### Dataset extract:
- - -

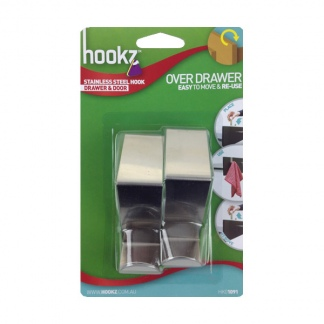 Hookz Over Drawer Stainless Steel Hook Twin Pack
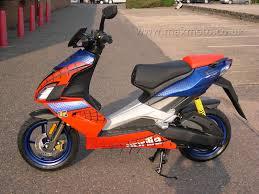 aprilia rs 50 scooter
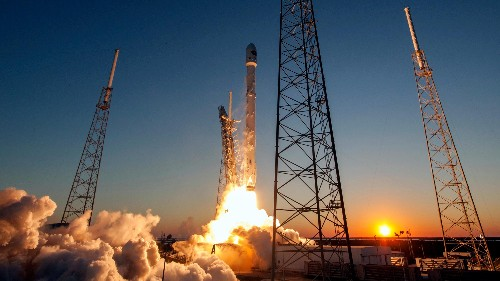 SpaceX takes its first step toward selling Americans internet from space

- - -

### Description of the task:
Begin at the line with "aprilia rs 50 scooter" and end at the last line of the data above. Reproduce those lines exactly, but not the pictures.

### Exercise response:
 aprilia rs 50 scooter
 SpaceX takes its first step toward selling Americans internet from space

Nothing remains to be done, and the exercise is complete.